The growing impact of coronavirus on public sporting events has put a huge question mark on Indian Premier League (IPL), scheduled to start on 29th March.
Frankly speaking, the biggest T20 league IPL has all the ingredients that microorganisms require to spur an outbreak – massive crowds packed in claustrophobic stands, players from foreign countries and unending rounds of fan interactions and autograph signings. So, while BCCI President Sourav Ganguly rejected the idea that the coronavirus scare threatens to impact Indian Premier League’s fate in 2020, it’s actually inevitable.
When Ganguly said, “Nothing in India. Not even discussed it,” the cases of infection in India were relatively low. But the country has seen a rapid surge of detections in the last two days. This has increased hysteria, leading to shutting down of schools, cancellations of summits and incoming Holi festive events. Hence, it is not a matter of if but when.
Cancellations and Precautions Abound
Major sporting events are being cancelled or postponed around the world. The inaugural race of the 2020 Moto GP in Qatar on the 8th of March stands cancelled. So does Ireland Women’s Cricket Team’s tour to Thailand.
The prestigious hockey tournament Azlan Shah Cup has been postponed to September. Italian Serie A football league has been put on hold. Even the fate of the 2020 Summer Olympics in Tokyo hangs in the balance. But the IPL authorities are adamant that the T20 sporting event will happen. And there’s a reason to their relentlessness.
IPL can’t be Postponed; it will have to be Cancelled
For IPL to take place, the event needs to be aligned with the International Cricketing Calendar. The April-May window is the only time the event can happen. If the pandemic scare grows, IPL will have to be entirely cancelled for 2020.
A senior BCCI official had explained to a media house, “Cancellation means scrapped for the year as this is the window. It can’t be rescheduled”. That will mean huge losses, even when all the matches of the tournament are insured.
Estimating the losses from IPL’s cancellation
The biggest worry from the T20 league’s cancellation would come to the broadcasters. The current TV rights holder, Star Sports, shelled out USD 2.55 billion (roughly INR 16,000 crores) for a five-year term. The advertising revenue and profit estimates for Star from the deal will come down by roughly 20 per cent.
If IPL is cancelled for 2020, the BCCI, the teams and Star Sports will still get to claim insurance but will probably only recover 80 per cent of their investment.
If IPL stands cancelled for 2020, the BCCI, the teams and Star Sports will still get to claim insurance.
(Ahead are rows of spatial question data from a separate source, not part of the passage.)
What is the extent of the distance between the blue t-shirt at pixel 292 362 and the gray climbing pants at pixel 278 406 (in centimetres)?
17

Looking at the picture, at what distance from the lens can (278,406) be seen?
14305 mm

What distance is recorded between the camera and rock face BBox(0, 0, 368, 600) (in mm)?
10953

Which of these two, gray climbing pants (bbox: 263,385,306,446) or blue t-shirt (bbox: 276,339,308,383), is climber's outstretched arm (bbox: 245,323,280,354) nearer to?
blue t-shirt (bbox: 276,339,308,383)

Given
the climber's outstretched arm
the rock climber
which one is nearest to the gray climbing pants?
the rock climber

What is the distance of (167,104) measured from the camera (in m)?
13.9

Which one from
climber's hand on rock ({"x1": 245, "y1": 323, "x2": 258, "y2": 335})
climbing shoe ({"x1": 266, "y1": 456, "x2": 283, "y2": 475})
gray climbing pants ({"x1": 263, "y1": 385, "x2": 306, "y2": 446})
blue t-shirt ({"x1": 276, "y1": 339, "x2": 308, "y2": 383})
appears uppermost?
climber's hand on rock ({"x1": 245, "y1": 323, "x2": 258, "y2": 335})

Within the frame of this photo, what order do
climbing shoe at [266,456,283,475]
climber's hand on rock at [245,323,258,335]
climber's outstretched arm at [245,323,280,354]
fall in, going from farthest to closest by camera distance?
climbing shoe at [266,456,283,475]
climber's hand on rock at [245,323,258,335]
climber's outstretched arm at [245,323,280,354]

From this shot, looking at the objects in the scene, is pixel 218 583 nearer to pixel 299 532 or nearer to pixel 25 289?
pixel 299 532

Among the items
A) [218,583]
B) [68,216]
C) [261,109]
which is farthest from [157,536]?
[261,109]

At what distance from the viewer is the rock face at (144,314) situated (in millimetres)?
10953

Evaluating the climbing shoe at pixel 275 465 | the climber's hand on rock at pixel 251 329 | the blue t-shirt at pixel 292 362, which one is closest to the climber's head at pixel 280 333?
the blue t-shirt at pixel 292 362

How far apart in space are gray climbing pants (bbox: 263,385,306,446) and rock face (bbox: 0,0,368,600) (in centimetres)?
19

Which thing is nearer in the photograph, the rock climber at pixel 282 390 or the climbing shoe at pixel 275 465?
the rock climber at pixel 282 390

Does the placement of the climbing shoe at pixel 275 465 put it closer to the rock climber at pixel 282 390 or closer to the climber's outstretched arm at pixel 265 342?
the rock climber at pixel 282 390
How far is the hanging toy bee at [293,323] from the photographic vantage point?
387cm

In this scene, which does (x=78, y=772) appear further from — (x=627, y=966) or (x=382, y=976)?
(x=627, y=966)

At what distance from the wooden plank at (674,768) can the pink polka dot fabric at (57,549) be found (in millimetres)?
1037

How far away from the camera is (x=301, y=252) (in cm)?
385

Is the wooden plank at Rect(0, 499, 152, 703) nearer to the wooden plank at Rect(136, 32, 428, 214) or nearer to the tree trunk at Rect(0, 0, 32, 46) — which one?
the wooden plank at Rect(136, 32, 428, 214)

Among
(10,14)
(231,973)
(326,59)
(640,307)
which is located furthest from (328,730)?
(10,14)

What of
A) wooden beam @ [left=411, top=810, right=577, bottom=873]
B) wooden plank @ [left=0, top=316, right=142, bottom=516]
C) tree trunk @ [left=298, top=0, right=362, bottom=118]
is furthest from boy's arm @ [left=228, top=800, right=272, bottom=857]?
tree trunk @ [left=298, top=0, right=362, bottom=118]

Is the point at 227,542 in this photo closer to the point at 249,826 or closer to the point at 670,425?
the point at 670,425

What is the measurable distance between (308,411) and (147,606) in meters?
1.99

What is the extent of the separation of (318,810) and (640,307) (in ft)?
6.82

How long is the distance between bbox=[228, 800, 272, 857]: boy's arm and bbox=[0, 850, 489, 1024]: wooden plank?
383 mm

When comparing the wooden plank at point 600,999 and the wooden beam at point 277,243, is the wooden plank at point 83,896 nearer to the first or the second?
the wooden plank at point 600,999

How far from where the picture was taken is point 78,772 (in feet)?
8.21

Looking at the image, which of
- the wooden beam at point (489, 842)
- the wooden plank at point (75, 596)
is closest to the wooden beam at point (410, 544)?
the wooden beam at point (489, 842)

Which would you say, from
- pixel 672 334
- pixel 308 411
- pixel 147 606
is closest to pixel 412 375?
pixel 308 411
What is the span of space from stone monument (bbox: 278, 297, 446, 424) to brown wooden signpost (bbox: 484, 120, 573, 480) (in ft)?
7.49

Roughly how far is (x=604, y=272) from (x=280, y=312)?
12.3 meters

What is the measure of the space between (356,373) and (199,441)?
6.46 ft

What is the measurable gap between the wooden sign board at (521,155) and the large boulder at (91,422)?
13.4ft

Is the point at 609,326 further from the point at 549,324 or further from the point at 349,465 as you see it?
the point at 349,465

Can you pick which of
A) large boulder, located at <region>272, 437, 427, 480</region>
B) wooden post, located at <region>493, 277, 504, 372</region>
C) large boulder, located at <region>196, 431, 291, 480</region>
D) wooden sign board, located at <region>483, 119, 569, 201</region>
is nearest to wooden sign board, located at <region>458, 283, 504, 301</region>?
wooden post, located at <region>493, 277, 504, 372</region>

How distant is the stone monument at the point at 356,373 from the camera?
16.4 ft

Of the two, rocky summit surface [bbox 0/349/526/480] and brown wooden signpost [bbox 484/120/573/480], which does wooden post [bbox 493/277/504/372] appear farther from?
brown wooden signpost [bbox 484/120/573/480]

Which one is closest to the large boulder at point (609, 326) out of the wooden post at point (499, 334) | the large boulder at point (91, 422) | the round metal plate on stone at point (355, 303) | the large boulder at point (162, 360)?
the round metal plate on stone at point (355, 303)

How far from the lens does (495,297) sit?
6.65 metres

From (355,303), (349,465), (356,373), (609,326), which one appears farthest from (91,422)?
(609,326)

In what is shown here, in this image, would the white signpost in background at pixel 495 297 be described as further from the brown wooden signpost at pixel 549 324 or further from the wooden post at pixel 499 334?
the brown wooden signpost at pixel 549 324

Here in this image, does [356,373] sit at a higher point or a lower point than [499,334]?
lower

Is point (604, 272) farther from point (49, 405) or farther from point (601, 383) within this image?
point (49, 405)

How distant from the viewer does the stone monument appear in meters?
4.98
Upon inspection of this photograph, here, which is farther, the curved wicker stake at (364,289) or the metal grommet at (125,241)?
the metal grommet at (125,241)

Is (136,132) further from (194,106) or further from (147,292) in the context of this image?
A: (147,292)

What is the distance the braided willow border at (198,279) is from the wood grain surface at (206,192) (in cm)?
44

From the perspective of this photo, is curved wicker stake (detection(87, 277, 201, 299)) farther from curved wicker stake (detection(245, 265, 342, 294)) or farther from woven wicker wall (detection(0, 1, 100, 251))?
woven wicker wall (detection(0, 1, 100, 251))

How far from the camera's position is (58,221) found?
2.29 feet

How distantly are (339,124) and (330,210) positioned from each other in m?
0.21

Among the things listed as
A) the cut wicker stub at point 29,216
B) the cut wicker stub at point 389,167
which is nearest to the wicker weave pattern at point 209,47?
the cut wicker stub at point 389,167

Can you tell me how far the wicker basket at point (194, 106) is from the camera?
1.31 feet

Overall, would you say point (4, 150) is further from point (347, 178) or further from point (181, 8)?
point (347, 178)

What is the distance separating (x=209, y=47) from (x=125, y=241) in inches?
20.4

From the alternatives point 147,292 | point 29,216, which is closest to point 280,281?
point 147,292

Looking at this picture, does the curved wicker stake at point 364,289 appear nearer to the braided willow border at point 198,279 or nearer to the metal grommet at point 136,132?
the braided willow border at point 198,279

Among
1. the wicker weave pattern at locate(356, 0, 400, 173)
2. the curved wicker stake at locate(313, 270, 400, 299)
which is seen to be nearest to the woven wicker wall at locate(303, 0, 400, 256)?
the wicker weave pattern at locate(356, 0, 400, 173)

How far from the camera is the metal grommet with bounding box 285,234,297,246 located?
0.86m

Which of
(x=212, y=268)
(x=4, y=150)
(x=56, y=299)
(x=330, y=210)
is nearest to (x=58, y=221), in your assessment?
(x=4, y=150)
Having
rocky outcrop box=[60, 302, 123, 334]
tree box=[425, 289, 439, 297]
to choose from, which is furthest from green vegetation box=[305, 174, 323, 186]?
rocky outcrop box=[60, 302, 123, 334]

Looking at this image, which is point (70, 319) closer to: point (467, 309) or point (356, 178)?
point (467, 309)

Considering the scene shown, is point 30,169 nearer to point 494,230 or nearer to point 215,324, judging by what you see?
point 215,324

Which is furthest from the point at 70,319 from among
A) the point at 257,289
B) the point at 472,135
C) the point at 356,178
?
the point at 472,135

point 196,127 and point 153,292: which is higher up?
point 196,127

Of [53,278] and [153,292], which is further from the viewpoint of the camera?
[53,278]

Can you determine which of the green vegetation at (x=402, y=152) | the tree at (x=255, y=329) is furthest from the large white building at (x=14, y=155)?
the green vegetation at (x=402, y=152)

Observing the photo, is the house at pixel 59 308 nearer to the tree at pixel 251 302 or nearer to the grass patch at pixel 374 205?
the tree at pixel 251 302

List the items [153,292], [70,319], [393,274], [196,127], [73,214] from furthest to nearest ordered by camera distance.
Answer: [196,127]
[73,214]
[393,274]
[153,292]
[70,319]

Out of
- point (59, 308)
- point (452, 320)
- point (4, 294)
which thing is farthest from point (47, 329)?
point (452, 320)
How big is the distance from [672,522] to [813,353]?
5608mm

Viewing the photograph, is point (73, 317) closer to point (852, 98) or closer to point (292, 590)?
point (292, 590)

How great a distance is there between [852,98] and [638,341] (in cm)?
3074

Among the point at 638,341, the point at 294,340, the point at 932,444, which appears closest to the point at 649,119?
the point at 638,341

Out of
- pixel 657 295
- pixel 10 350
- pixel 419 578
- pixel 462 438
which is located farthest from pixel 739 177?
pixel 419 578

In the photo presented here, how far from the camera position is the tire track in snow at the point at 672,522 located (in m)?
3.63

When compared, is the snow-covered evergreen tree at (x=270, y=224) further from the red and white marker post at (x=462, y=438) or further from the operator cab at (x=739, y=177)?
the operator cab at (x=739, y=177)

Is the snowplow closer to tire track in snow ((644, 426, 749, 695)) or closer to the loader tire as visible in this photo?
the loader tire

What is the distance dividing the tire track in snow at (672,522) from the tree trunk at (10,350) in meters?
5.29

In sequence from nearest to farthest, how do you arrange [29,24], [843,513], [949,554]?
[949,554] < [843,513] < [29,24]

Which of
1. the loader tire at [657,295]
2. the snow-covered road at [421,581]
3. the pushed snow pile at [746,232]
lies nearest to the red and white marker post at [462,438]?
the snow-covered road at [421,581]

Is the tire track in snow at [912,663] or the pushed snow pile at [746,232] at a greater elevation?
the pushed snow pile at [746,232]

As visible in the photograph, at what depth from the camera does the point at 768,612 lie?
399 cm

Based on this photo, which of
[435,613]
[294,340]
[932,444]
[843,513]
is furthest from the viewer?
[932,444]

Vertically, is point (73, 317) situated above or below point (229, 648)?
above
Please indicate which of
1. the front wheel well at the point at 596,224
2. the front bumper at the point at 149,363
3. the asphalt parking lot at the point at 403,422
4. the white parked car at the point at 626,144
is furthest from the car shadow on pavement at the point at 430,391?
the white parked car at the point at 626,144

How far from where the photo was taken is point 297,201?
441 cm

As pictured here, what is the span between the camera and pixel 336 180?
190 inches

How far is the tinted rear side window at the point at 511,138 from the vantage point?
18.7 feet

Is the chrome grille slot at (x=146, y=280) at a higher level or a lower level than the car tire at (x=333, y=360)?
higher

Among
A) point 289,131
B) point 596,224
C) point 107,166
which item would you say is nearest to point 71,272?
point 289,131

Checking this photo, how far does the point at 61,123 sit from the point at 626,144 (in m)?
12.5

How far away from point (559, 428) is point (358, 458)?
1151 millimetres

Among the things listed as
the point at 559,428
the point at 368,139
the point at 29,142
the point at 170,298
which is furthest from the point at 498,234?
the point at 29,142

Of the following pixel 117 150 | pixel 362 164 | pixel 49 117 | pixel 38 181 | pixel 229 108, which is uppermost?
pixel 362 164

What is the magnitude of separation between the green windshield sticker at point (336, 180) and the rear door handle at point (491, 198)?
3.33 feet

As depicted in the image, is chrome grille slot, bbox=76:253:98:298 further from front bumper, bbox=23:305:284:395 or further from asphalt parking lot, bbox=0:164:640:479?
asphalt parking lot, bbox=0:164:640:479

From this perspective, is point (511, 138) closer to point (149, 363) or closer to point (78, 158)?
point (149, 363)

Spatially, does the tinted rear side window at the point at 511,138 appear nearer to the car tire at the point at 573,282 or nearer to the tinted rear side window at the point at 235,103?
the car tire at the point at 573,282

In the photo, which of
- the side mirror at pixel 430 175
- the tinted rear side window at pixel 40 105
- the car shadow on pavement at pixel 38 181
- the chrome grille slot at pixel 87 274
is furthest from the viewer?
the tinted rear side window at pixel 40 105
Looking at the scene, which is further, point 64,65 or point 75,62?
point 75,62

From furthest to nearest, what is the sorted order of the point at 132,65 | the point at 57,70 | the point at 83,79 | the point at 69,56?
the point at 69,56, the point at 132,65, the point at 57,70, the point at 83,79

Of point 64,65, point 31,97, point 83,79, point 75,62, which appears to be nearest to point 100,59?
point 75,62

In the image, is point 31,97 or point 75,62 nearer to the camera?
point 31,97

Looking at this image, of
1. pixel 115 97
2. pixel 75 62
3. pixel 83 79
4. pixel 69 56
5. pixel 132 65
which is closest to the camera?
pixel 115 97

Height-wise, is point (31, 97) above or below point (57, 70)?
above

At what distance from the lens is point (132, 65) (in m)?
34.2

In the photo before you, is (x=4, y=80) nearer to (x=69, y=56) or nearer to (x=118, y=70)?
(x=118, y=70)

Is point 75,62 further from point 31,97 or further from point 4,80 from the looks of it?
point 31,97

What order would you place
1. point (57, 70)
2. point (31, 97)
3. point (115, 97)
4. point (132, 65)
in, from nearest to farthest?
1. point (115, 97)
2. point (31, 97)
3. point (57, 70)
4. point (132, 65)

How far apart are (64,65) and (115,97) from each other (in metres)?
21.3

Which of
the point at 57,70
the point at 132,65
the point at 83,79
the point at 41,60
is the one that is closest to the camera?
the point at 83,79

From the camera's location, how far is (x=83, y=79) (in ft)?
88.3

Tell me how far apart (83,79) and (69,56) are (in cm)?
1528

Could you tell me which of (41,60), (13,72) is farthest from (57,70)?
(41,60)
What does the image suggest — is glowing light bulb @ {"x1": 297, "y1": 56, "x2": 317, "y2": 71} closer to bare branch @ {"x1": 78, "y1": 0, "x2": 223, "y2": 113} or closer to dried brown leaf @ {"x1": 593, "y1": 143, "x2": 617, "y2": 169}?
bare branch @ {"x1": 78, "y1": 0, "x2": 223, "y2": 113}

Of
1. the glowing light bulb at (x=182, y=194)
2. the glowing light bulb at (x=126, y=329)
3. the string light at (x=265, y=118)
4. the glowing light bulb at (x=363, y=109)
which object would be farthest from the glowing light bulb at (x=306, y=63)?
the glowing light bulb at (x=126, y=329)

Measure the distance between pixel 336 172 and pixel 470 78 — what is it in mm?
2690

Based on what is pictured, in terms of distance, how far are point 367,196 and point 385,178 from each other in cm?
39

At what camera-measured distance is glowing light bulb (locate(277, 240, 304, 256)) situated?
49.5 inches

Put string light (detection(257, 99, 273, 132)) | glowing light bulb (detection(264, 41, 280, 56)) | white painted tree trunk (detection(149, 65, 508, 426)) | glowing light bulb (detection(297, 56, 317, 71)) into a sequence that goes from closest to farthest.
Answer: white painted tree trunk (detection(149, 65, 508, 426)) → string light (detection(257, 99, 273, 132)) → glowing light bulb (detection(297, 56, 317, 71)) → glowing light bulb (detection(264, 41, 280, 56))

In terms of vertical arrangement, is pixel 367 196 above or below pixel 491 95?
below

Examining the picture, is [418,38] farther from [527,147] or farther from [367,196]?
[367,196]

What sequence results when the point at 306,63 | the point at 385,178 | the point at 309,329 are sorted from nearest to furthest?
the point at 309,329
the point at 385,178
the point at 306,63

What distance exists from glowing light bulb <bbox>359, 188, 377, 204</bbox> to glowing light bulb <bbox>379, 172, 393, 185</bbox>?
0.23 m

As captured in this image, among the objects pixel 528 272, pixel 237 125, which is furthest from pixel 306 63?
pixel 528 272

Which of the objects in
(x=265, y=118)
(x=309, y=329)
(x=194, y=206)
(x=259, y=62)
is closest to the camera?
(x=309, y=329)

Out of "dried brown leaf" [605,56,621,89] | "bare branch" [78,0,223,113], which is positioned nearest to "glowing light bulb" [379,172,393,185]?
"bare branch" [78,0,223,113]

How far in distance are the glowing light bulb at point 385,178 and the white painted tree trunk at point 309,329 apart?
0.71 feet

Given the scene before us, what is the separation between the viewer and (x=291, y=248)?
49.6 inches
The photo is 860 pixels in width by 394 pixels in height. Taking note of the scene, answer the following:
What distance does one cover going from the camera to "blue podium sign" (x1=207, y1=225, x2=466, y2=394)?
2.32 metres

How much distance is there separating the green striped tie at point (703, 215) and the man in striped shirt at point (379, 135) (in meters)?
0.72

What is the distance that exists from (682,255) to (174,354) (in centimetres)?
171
However, they will probably be able to recover only 80 per cent of their investment. Furthermore, hundreds of sponsorships, team and player endorsements will suffer setbacks.
What works in favour of IPL?
There are a number of parameters that work in favour of IPL. First of all, cricket is relatively less popular than other sports globally, thereby limiting the number of countries involved. The number of overseas players is also limited. Till now, none of the overseas players or any franchise team has hinted at being apprehensive of IPL fuelling the coronavirus outbreak.
Out of the 258 overseas players registered for IPL, only around 60 players will officially play in the league, with most of them being from Australia, England, South Africa, New Zealand, and West Indies. None of these countries have significant outbreaks. The BCCI has said that there is no threat as of now. However, they are continuously monitoring the situation. But IPL getting derailed due to coronavirus seems a possibility.